Чешко Фёдор
Перекрёсток
Анатолий не спешил спускаться в раскоп. Там душно, раскалившаяся за день сухая земля злобно кусает босые ноги; там воздух круто замешан на серой колючей пыли, и пыль эта скрипит на зубах, першит в горле, мерзостной липкой грязью оседает на потное тело. Гораздо приятнее сидеть здесь, на заросшем клевером и полынью откосе, поглядывать на окунающееся в недальнее озеро вечернее солнце, и поглядывать вниз, где копошатся пропыленные грязные фигурки. Копошатся, трудятся. А ты сидишь, куришь и ни черта не делаешь. Нехорошо… Ничего, работа — не волк. И вообще, Конституция гарантирует право на отдых.
А главное даже не отдых. Главное, что отсюда, сверху, как на ладони видна Анечка. Что-то она там нашла, лежит на животе в самой пылище, азартно скребет щеточкой стенку траншеи — низко, у самого дна. Видать, интересное там что-то…
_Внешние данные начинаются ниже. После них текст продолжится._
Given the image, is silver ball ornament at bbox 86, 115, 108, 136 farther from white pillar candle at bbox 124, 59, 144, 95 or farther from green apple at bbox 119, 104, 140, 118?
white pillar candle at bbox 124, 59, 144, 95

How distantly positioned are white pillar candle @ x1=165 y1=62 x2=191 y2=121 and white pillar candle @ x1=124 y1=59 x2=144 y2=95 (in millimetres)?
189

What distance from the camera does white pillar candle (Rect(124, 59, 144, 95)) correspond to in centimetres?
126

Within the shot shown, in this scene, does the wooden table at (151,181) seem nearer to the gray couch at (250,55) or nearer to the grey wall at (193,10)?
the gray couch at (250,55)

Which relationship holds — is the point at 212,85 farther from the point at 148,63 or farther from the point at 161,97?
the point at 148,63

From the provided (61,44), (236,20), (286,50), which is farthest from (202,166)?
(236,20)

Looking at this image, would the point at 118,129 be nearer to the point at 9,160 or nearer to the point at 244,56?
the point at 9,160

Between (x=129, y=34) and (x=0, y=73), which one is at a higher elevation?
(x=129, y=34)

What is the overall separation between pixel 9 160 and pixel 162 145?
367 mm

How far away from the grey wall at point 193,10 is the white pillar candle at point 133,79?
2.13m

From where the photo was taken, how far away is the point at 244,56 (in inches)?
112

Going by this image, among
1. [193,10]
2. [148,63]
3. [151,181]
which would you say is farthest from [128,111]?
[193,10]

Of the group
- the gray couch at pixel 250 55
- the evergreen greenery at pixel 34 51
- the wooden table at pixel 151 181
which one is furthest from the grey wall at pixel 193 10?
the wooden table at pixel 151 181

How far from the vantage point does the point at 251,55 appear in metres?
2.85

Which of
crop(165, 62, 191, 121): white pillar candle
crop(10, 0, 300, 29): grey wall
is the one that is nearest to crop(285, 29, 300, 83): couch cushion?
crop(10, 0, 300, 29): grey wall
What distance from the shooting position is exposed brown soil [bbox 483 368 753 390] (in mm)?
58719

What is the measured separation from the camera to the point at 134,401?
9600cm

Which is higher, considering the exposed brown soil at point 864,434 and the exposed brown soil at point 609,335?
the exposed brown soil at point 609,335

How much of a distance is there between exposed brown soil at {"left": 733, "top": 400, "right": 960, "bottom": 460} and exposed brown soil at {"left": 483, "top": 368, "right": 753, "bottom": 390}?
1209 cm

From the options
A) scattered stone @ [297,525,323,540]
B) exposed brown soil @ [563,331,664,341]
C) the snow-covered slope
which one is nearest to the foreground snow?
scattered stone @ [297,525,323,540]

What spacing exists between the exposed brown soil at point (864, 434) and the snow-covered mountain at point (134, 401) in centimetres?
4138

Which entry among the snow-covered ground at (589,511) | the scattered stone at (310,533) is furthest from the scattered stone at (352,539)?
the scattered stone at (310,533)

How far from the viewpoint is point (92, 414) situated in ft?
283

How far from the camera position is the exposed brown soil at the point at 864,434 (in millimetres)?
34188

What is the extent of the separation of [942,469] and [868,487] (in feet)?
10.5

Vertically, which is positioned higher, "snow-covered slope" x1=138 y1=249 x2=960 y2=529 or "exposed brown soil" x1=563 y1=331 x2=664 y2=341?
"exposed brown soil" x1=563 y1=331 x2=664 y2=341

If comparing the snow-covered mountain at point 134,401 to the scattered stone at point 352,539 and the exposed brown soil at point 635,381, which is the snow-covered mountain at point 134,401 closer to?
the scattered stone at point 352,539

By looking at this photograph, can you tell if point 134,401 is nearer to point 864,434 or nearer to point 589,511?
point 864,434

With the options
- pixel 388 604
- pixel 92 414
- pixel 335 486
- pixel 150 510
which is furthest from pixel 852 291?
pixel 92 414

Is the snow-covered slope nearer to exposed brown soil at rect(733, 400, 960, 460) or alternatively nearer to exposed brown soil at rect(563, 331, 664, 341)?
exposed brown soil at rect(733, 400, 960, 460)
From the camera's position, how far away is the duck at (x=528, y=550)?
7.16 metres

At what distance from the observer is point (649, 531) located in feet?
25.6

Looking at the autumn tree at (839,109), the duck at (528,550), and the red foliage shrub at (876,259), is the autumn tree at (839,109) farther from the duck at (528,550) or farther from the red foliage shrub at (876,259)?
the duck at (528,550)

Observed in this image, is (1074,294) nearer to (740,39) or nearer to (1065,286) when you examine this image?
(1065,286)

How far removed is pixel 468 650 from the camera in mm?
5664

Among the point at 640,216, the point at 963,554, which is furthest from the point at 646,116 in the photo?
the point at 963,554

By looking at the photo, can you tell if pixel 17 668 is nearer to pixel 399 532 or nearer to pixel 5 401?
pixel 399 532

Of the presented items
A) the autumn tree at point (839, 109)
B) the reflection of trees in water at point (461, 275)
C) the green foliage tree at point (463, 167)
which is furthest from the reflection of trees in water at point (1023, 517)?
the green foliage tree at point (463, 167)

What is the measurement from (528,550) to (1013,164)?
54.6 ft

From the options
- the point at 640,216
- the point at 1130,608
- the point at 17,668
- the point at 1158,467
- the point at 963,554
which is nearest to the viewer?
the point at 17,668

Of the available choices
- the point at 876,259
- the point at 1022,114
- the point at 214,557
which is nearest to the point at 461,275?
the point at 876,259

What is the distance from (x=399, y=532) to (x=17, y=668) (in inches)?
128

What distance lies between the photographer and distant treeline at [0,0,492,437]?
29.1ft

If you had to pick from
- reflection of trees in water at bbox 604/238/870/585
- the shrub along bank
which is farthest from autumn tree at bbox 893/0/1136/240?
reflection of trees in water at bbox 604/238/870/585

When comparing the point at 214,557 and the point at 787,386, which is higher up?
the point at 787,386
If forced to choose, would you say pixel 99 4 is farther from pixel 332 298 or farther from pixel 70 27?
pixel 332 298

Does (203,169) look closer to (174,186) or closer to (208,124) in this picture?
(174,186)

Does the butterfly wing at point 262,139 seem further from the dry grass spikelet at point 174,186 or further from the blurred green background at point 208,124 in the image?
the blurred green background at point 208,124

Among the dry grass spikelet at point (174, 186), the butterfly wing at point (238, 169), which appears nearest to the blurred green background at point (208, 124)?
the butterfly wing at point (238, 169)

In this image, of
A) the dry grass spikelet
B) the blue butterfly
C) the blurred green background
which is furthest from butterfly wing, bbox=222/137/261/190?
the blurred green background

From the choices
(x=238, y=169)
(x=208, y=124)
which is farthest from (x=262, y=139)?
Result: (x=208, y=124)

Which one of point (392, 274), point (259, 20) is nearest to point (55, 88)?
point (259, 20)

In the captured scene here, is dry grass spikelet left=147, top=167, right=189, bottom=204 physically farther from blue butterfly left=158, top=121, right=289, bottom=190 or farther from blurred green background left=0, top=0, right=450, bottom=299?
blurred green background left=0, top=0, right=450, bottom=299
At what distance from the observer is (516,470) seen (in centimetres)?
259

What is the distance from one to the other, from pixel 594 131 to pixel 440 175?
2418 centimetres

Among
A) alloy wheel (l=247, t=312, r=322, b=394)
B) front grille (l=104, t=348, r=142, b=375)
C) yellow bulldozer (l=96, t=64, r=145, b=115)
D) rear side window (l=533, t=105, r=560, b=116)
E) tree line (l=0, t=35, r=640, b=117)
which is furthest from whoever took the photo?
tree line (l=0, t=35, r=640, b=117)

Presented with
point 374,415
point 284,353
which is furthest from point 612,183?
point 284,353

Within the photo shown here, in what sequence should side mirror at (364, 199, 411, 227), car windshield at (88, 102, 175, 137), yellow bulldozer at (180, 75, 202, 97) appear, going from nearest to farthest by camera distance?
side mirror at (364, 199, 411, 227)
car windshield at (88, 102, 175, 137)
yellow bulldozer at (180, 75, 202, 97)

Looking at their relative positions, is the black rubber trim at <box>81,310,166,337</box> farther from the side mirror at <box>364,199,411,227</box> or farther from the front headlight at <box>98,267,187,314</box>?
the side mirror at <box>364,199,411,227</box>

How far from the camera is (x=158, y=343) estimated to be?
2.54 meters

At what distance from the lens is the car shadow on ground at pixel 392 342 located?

Только сама Анечка гораздо интереснее любой археологической находки. По крайней мере, для Анатолия. И спускаться смотреть, что она выкапывает, ему совсем не хотелось. Гораздо приятнее было смотреть на Анечку, на ее голую спину, на ладные, длинные, загорелые ноги, на едва прикрытые импортным купальником нежные округлости в том месте, откуда эти самые ноги растут… Смотреть, и представлять то, что произойдет ночью. Произойдет, если Анечка согласится, конечно. А, собственно, почему бы ей и не согласиться? Заявление подали, кольца уже купили. Что осталось? Марш Мендельсона, цветы, штамп в паспорте и пьяные крики «Горько»? Формальности. Бессмысленный обряд вроде тех, что совершали наши только что слезшие с деревьев предки. Что он может изменить?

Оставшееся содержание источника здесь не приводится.